_DOCUMENT SECTION_:
Isner edges Harrison 8-6 in fifth set
PARIS (AP)—John Isner's career, so far anyway, is defined by what he's done in five-set matches.
Mainly, of course, the all-sorts-of-records-breaking 70-68 win at Wimbledon in 2010. He's also the only man to push seven-time champion Rafael Nadal the distance at the French Open, in 2011's first round. And Isner's 18-16 loss at Roland Garros a year ago was part of a rough Grand Slam slate: He was beaten in a fifth set at all four major tournaments.
That last part was why the 19th-seeded Isner pumped his right fist, clapped and flashed a thumbs-up Friday, so thrilled to end his six-match losing streak in five-setters by coming back to beat Ryan Harrison 5-7, 6-7 (7), 6-3, 6-1, 8-6 in all-American matchup in the French Open's second round.
''I played well in 2012, but that really was a tough pill to swallow for me, to lose in five sets at every single Slam,'' said the 6-foot-9 Isner, who missed the Australian Open this January with an injured right knee. ''This one helps, and I really do think it will help me going forward, because, you know, certainly will be probably in some more five-set matches.''
Seems safe to say.
This also was the first time in Isner's career he won a match after dropping the first two sets.
''What I did exceptionally well — more than serving, my forehand, everything else — was I just stayed composed,'' Isner said after improving to 5-11 in five-set matches, ''and just told myself, 'If I'm going to lose, I'm going to want him to beat me, and not beat myself.'''
There were moments against the 92nd-ranked Harrison that could have been discouraging, to be sure. There were those first two sets, for example. Isner, who is based in Tampa, Fla., got broken the sixth time he served, enough to put Harrison up 6-5 and take the first set. Isner then held a set point ahead 7-6 in the tiebreaker, but dropped the next three points.
''I started out a little — I don't know if the word is 'tight,' but I had three days off and I didn't start out that well,'' Isner said. ''It was slow, the conditions. A bit sleepy out there, I felt like.''
Rain Thursday postponed their match a day.
Nothing might have been more confounding for Isner than what happened with Harrison serving at 5-all in the fifth, a 13-minute game with five break points. Convert any, and Isner would serve for the match, but he couldn't.
''I really would have liked to have played a bit better on those points, but he came up with the goods,'' Isner said. ''I was knocking on the door pretty much the whole fifth set.''
''I saved about a million break points,'' he said.
At 6-all, though, with the match more than 3 1/2 hours old, Harrison faltered, sailing a forehand long to make it 15-40, then double-faulting for the ninth time a point later, allowing Isner to serve it out.
After that first-set break, Isner held 21 times in a row.
''You think of one thing when you think of John Isner, and that's 'huge serve.' Doesn't matter if you play on any surface. If he serves well, he's going to give himself a chance to win,'' Harrison said.
The 20-year-old Harrison, who lives in Bradenton, Fla., tried not to be distracted by the miniature airplane that traveled along an overhead zipline toting a camera (because of an airline's sponsorship deal with the tournament, naturally).

_RECORDS SHOWN_:
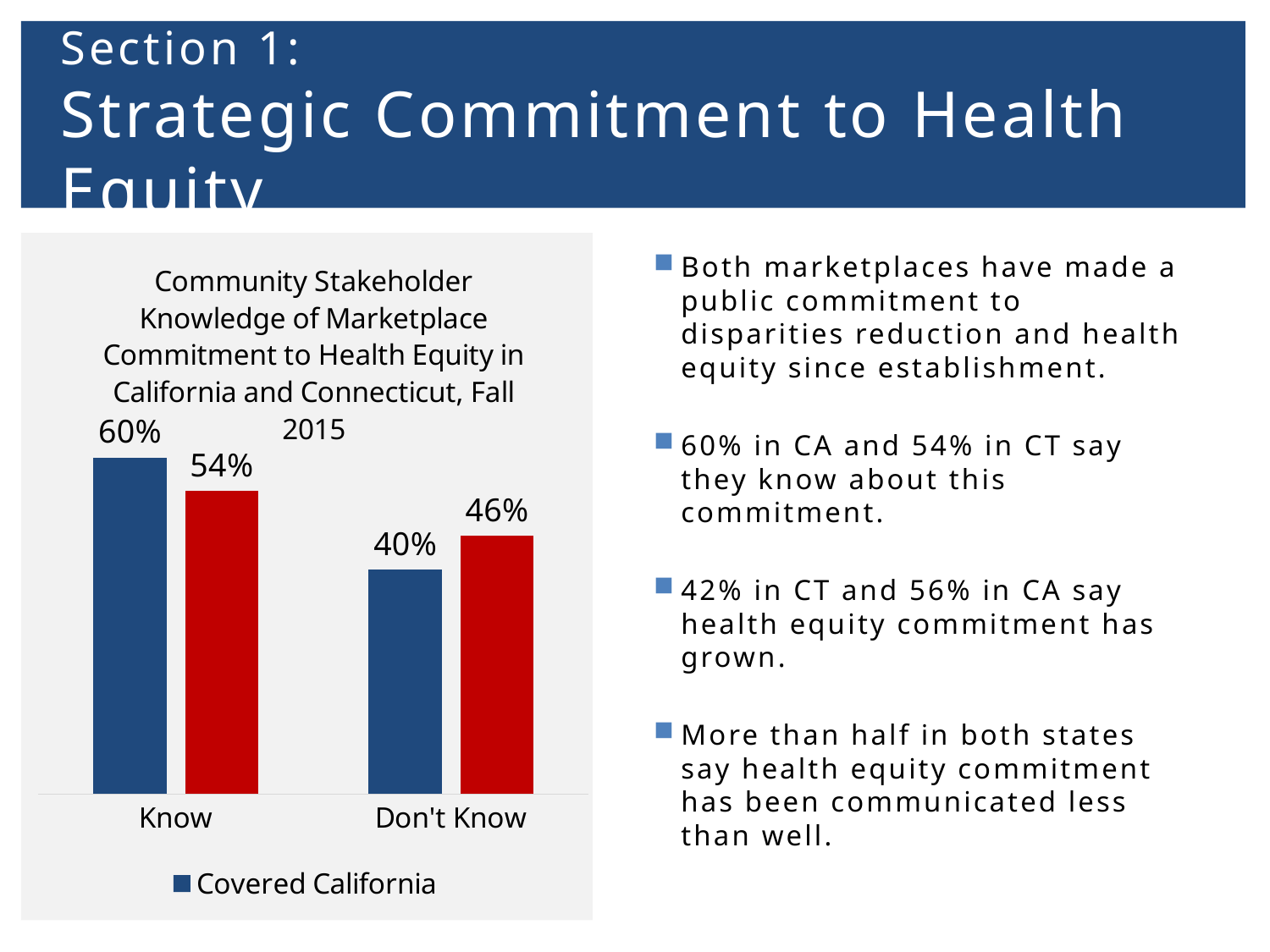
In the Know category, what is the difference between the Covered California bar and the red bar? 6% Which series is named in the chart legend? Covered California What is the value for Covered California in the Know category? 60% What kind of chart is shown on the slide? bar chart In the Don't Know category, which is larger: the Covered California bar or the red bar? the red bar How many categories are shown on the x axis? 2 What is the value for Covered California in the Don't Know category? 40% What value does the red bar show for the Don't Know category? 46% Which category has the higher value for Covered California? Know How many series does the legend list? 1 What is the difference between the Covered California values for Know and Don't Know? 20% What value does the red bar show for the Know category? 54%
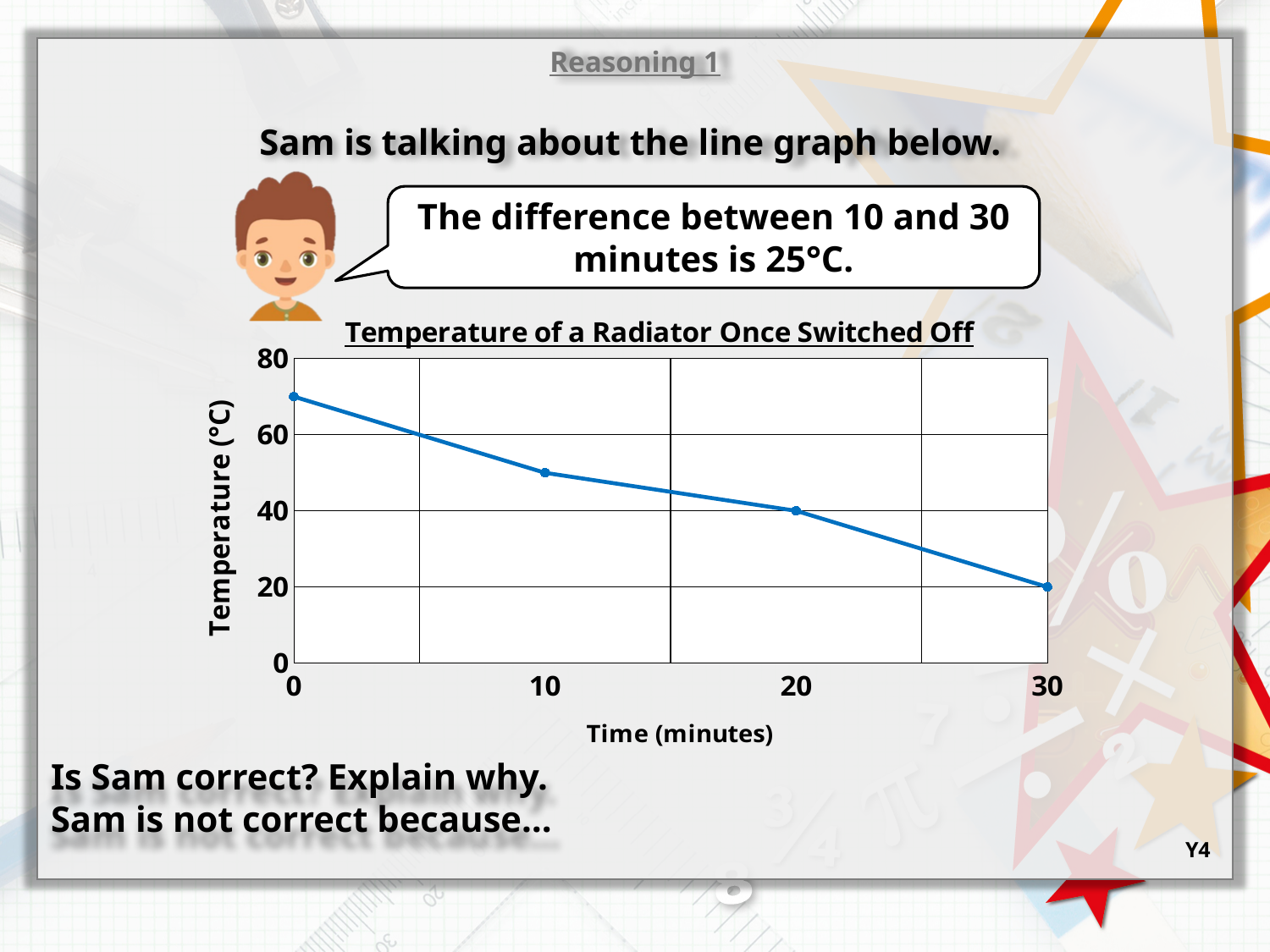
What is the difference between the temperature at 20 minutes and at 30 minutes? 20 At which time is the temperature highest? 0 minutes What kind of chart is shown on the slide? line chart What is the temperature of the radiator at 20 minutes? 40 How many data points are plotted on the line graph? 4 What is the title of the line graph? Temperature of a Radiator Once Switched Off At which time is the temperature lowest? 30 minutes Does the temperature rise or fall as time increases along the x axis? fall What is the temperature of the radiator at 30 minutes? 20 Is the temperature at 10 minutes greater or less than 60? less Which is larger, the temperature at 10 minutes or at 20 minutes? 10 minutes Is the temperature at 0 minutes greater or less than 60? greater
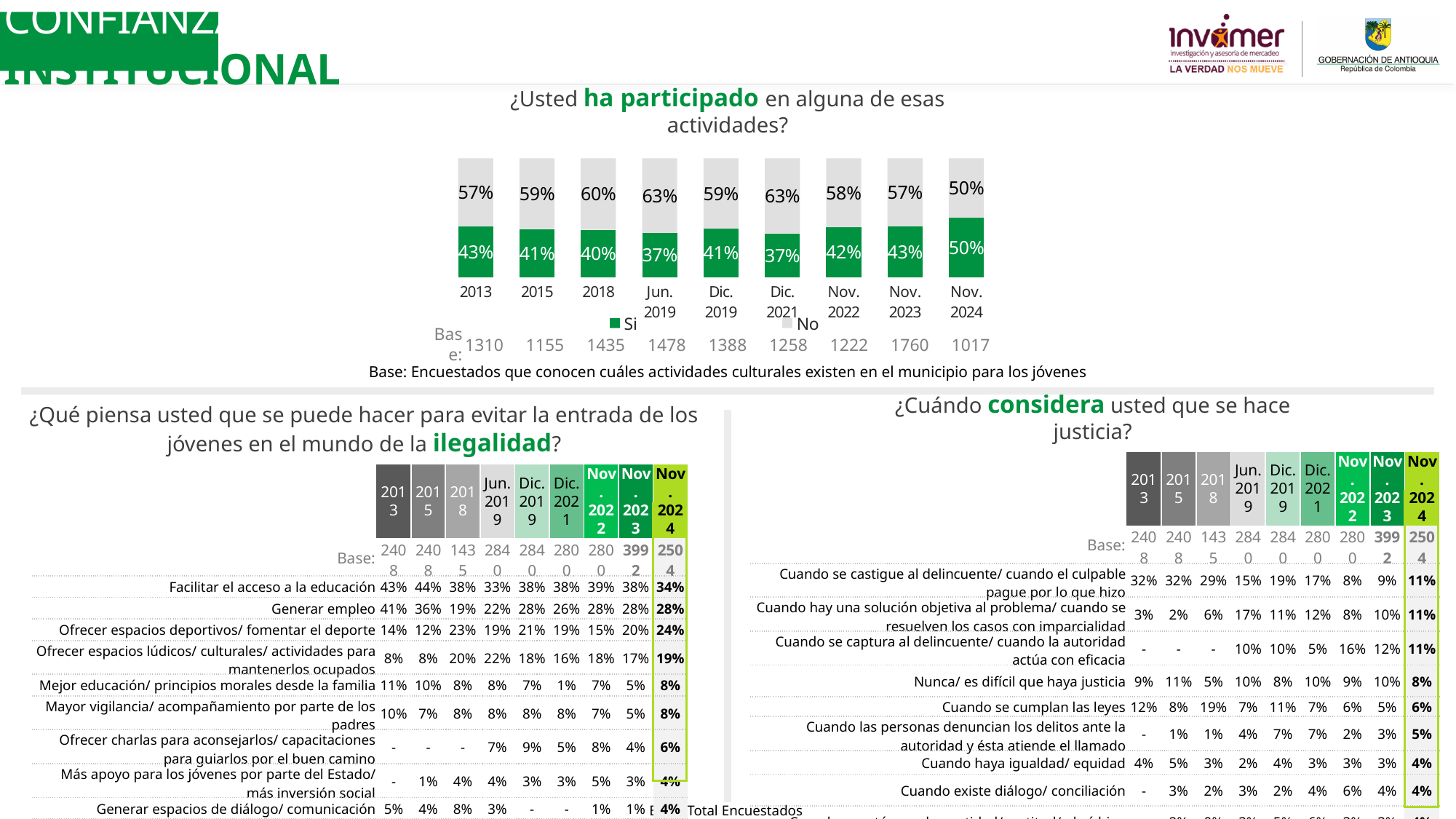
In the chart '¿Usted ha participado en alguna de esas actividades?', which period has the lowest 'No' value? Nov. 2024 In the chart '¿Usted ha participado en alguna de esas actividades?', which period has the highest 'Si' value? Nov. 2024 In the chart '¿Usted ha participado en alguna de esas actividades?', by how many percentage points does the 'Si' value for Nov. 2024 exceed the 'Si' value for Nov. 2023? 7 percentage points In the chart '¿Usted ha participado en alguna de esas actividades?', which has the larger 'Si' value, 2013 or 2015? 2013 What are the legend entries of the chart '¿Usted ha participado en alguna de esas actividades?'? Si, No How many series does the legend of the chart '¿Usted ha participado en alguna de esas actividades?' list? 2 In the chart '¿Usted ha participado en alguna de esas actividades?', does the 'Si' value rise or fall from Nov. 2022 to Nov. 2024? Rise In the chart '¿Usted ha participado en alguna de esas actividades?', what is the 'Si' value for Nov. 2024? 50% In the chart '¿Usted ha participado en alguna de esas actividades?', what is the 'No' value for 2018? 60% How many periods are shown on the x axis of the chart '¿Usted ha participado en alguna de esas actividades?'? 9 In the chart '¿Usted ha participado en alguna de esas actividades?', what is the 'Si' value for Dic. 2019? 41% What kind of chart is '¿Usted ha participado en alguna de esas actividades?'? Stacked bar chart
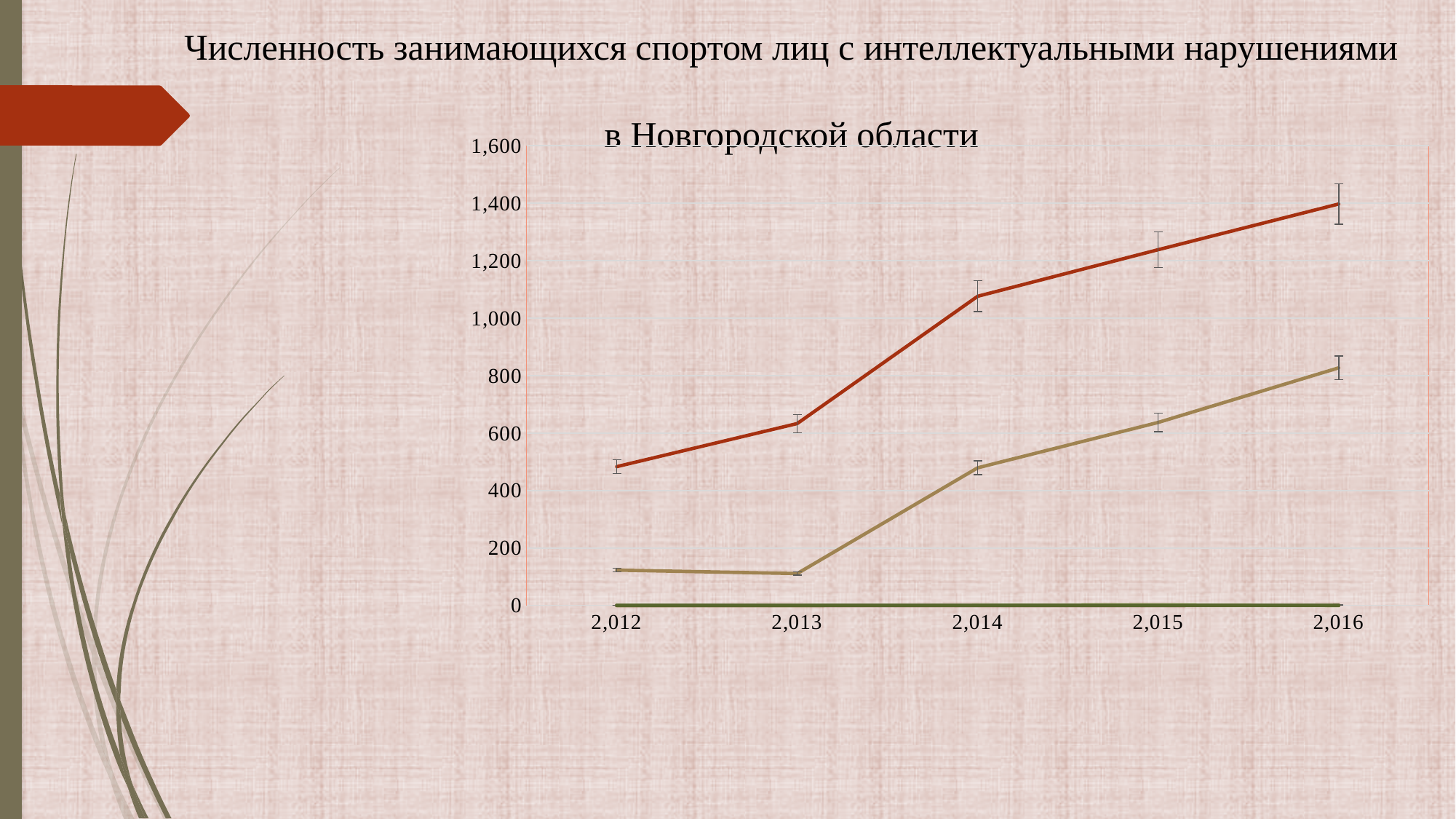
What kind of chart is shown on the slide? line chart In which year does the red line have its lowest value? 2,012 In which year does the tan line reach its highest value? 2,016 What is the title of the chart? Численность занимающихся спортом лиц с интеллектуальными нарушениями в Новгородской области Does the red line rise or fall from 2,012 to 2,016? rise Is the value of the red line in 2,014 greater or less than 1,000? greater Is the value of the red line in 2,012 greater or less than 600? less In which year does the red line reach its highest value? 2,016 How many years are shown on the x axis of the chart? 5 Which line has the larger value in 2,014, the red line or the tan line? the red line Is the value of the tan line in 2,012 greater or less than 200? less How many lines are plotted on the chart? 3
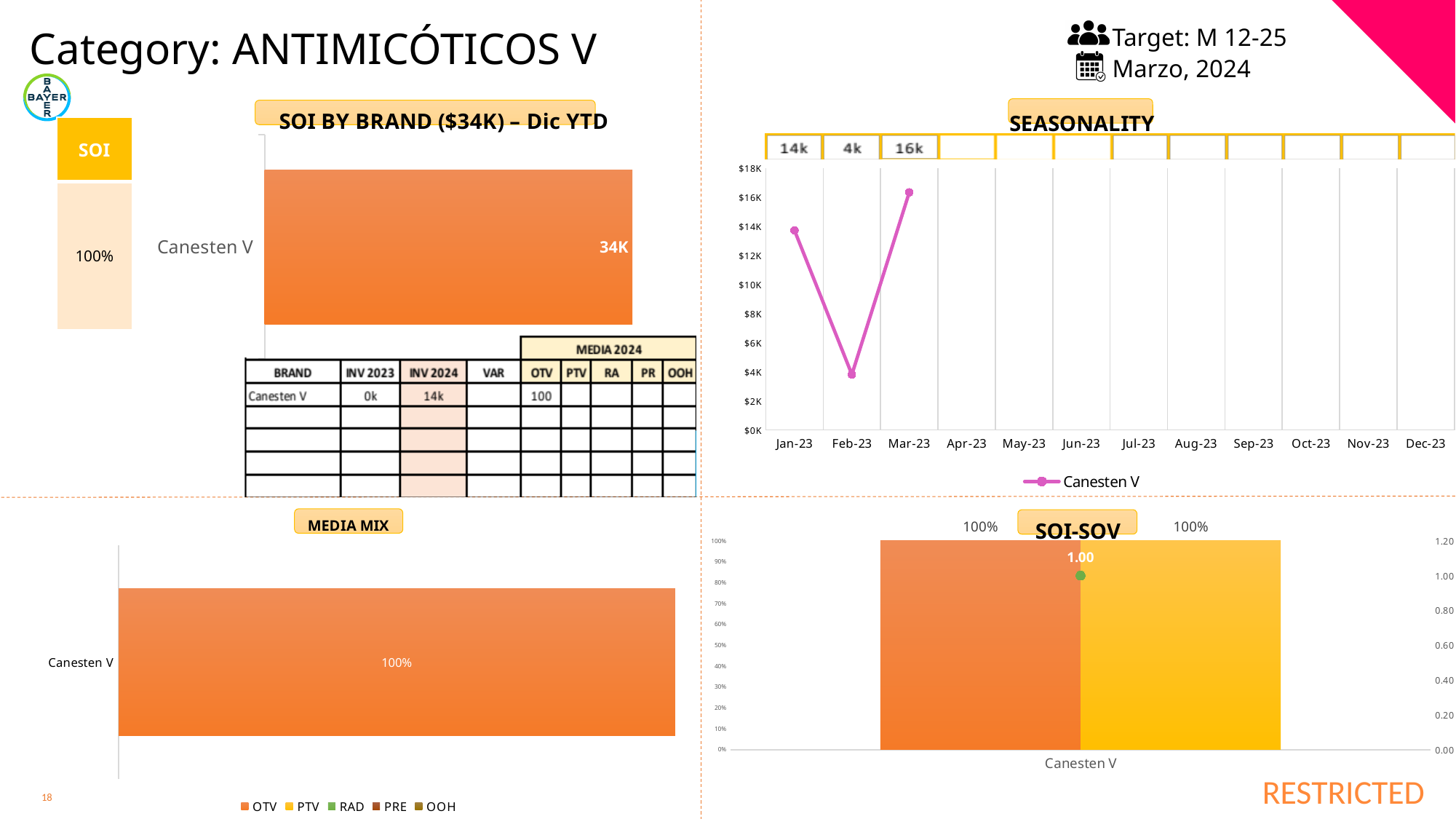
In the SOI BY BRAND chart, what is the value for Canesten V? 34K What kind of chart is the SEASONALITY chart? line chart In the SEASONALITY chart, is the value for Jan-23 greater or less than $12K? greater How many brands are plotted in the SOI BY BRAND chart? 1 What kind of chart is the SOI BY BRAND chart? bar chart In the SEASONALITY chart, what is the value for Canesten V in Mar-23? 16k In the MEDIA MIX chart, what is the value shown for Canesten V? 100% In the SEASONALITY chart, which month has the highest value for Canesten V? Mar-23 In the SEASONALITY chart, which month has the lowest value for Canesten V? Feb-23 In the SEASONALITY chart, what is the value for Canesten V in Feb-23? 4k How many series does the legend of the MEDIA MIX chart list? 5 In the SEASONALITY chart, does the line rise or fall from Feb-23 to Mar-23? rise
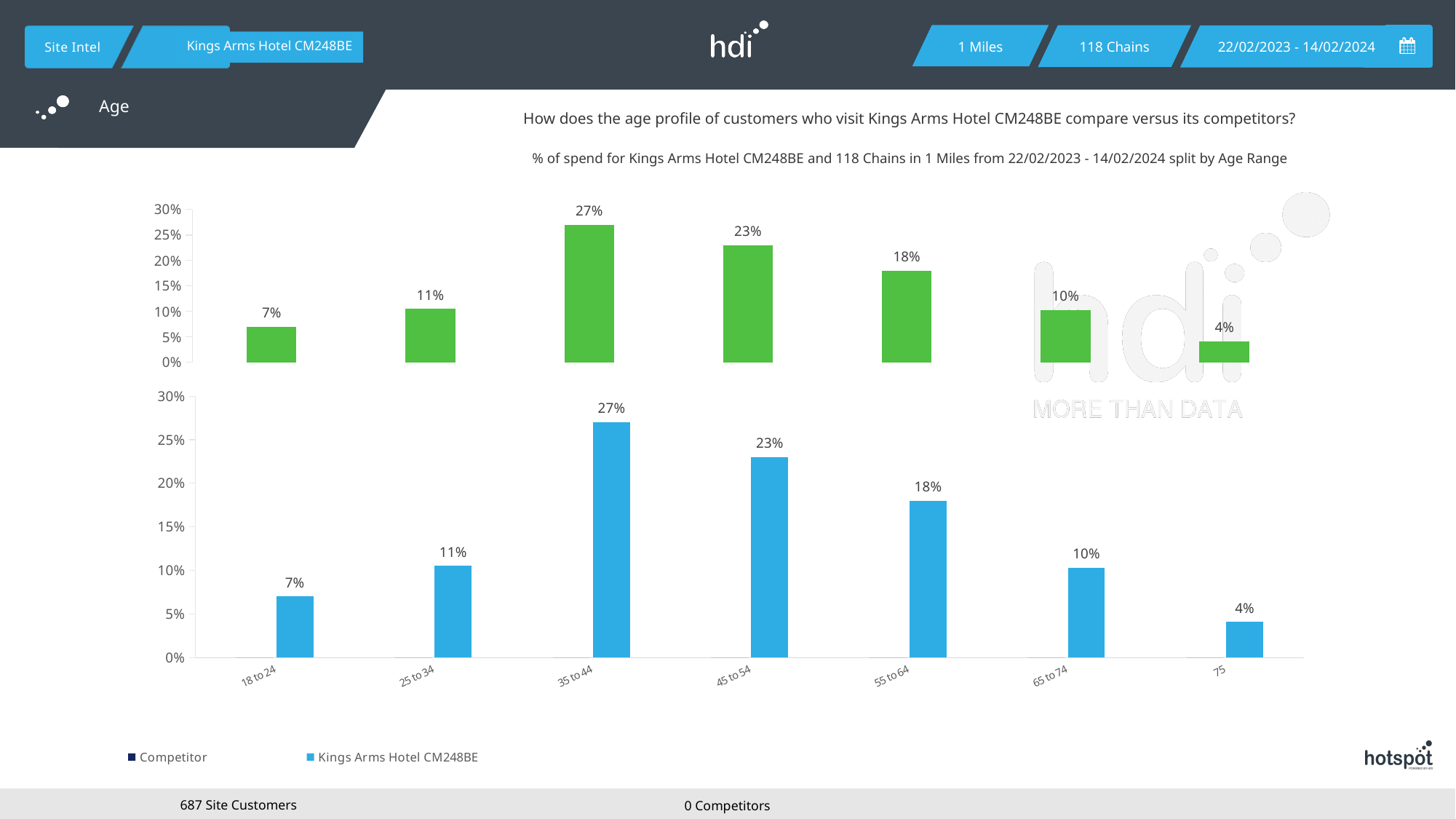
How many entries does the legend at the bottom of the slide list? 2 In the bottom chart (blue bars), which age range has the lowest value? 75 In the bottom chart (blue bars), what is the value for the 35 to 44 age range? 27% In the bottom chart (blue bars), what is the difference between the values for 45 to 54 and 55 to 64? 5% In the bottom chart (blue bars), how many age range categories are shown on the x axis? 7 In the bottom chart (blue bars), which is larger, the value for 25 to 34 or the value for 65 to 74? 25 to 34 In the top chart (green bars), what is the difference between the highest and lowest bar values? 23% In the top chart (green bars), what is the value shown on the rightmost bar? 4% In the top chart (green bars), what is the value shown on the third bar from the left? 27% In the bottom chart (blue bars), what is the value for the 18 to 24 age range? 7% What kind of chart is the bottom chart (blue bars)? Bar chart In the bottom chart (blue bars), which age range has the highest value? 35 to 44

_QUESTIONS_:
1 – In the Isner–Harrison match report, what was Isner's record in five-set matches after this win?
2 – Extend the Isner–Harrison match report past its final sentence.

_ANSWERS TO THE EXERCISE_:
1 – 5-11

2 –
He fell to 0-4 in his five-set career, and has yet to make it past the second round in 12 Grand Slam appearances. This was his ninth loss in a row at a major tournament against a seeded opponent.
''Whenever ... you're starting to feel like you're on top, it's not a time to hit cruise control,'' Harrison said about letting his two-set lead vanish. ''It's a time that you hit the gas pedal and try to bury them.''
The last time a pair of U.S. men faced each other in the second round in Paris was 2001, when Andy Roddick beat Michael Chang.
Last year, when Isner was seeded 10th and lost to a Frenchman ranked outside the top 250 in 5 hours, 41 minutes — the second-longest match, by time, in tournament history — zero American men made the third round for the first time since 2007.
This year, Isner is the last man from his country left, because 18th-seeded Sam Querrey lost his third-round match Friday, letting a lead slip away in his own five-setter against No. 15 Gilles Simon of France, 2-6, 6-3, 2-6, 7-6 (2), 6-2.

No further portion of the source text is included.